Stephanie Davis

Personal information
- Born: 26 August 1990 (age 35) Bearsden, Glasgow, Scotland
- Education: University of Edinburgh
- Occupation: Finance
- Years active: 2018– (Sport)

Sport
- Sport: Athletics
- University team: University of Edinburgh
- Club: Clapham Chasers

Achievements and titles
- Personal bests: 1:11:15 (Half Marathon) 2:27:16 (Marathon)

= Stephanie Davis (runner) =

British marathon runner (born 1990)

Stephanie Davis (born 26 August 1990) is a British marathon runner, who competed in the marathon event at the delayed 2020 Summer Olympics, having won the British Olympic trial event. An unsponsored, part-time athlete, Davis' main career is in finance.

==Career==
Davis is a part-time marathon runner, and as of 2021, she did not have a sponsor. She is a member of Clapham Chasers athletics club, and has previously run for the University of Edinburgh. She is coached by Phil Kissi.

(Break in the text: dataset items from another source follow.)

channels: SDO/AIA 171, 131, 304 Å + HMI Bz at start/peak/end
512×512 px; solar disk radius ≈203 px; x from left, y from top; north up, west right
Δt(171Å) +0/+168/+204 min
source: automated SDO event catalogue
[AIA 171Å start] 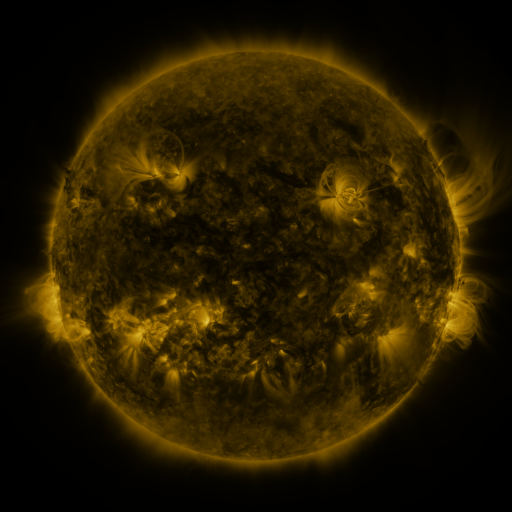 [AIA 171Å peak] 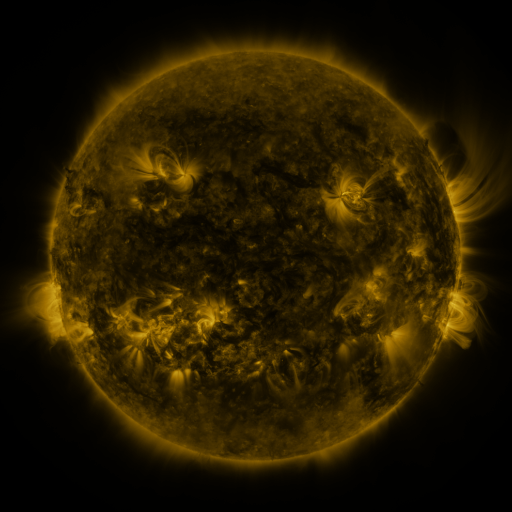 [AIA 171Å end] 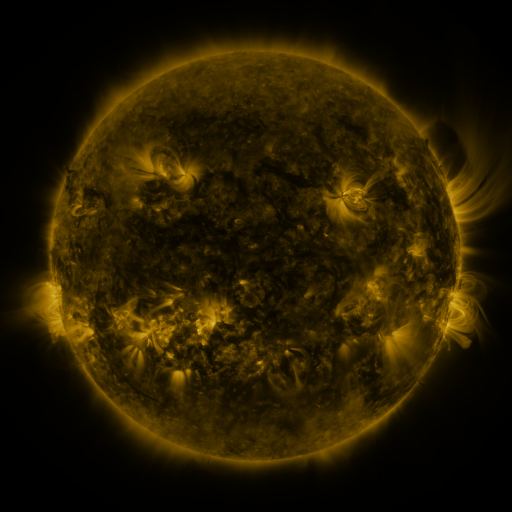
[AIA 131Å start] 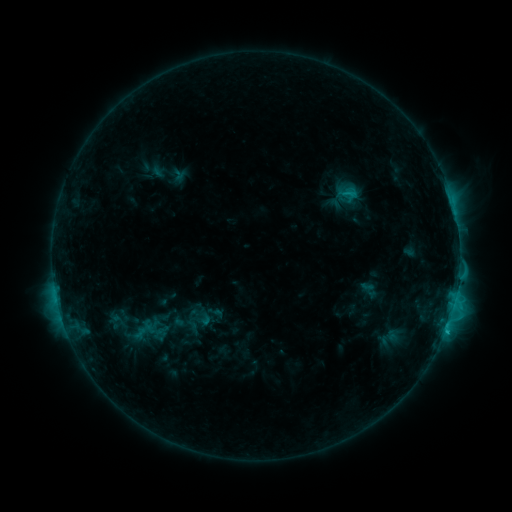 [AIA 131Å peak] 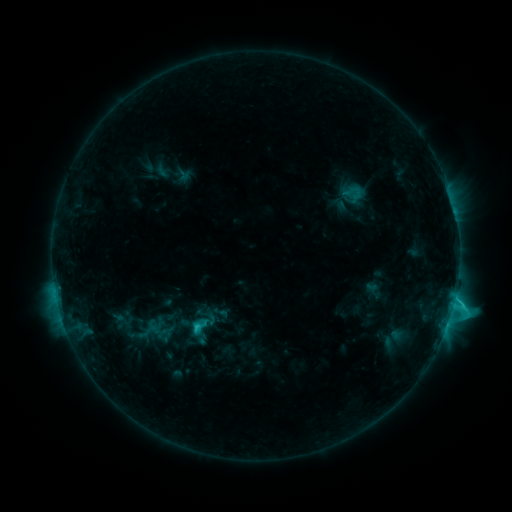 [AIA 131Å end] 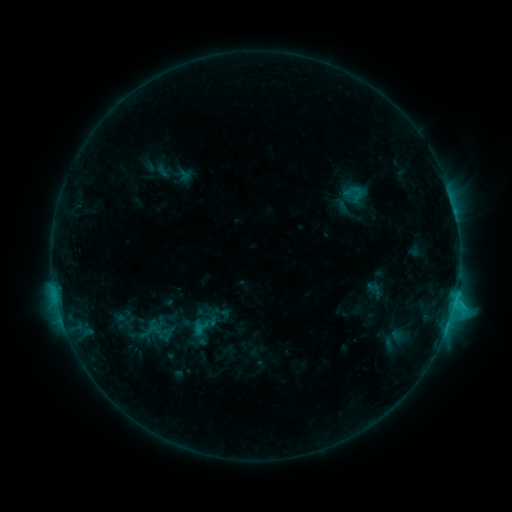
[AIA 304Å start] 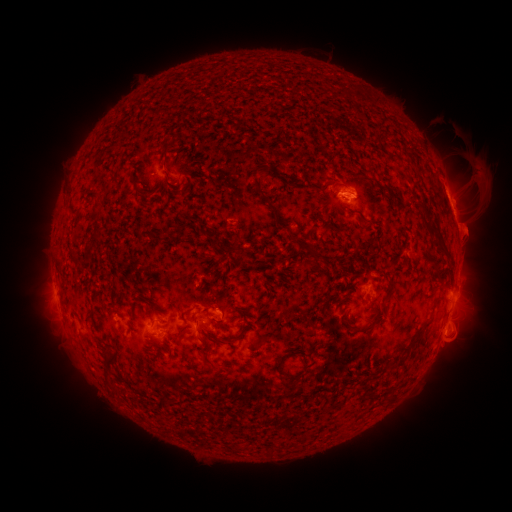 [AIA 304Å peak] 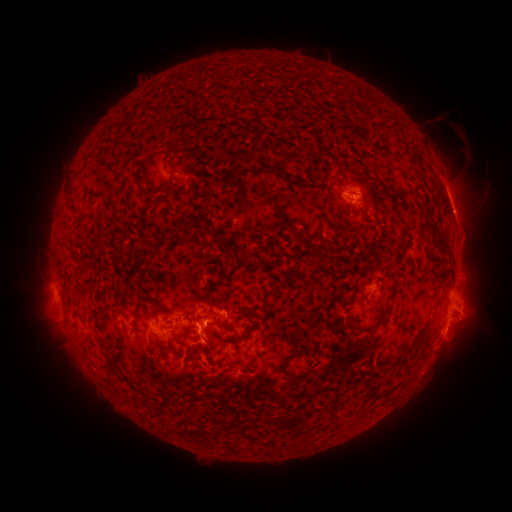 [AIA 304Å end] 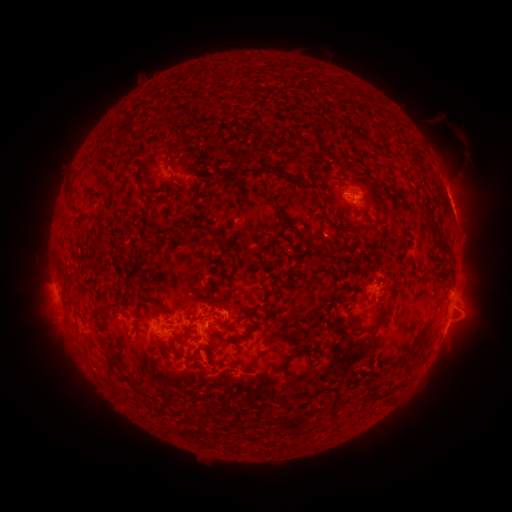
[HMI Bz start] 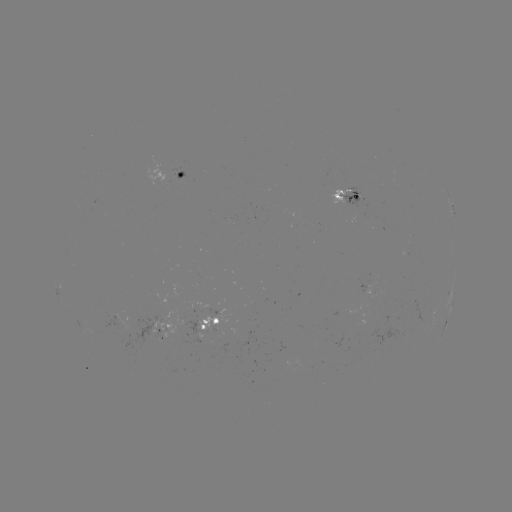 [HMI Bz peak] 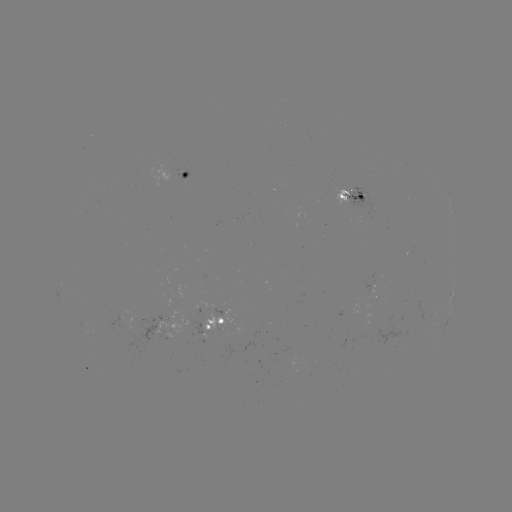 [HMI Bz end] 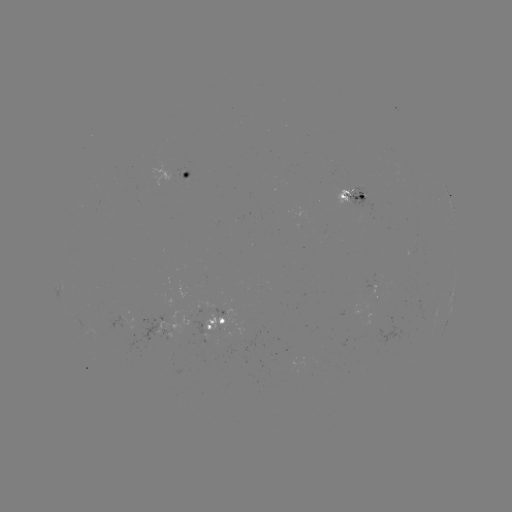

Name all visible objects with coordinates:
emerging-flux region: (355, 193)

Davis' first marathon was the 2018 Berlin Marathon, which she entered with her partner and a few friends. She finished in a time of 2:41:16. She ran the 2019 London Marathon in the mass participation event and with a hip injury. She finished in 2:32:38.
The same year, she recorded a personal best time of 2:27:40 at the Valencia Marathon; the time was faster than the Olympic qualification threshold. It was also the ninth fastest marathon time by a Briton ever, and the third fastest ever by a Scottish woman. Davis had been scheduled to compete at the 2020 London Marathon, until it was postponed due to the COVID-19 pandemic. It would have been her first marathon starting with the elite field. She came third in the 2020 The Big Half race, in a personal best time of 1:11:15. Later in the year, she was scheduled to compete at the 2020 World Athletics Half Marathon Championships, although she later pulled out of the event due to an injury. She had qualified to compete due to her time at The Big Half event, and it would have been her first major international event.

Davis competed at the 2021 British Athletics Marathon and 20km Walk Trial; it was her first marathon since the 2019 Valencia Marathon. She won the race by over three minutes, and she ran the second half of the race in a negative split of 1:13:10. Her finishing time of 2:27:16 was a personal best, and was over two minutes inside the Olympic qualifying time of 2:29:30. As a result, Davis qualified to compete at the 2020 Summer Olympics. At the Games, Davis finished 39th.

In April 2022, Davis was selected for the marathon event at the 2022 Commonwealth Games. It was scheduled to be her first appearance for Scotland, though she later withdrew from the squad due to a foot injury.

==Personal life==
Davis is from Bearsden, Glasgow, Scotland. She now lives in London, England. Aside from running, Davis works in finance for Lazard, three days a week.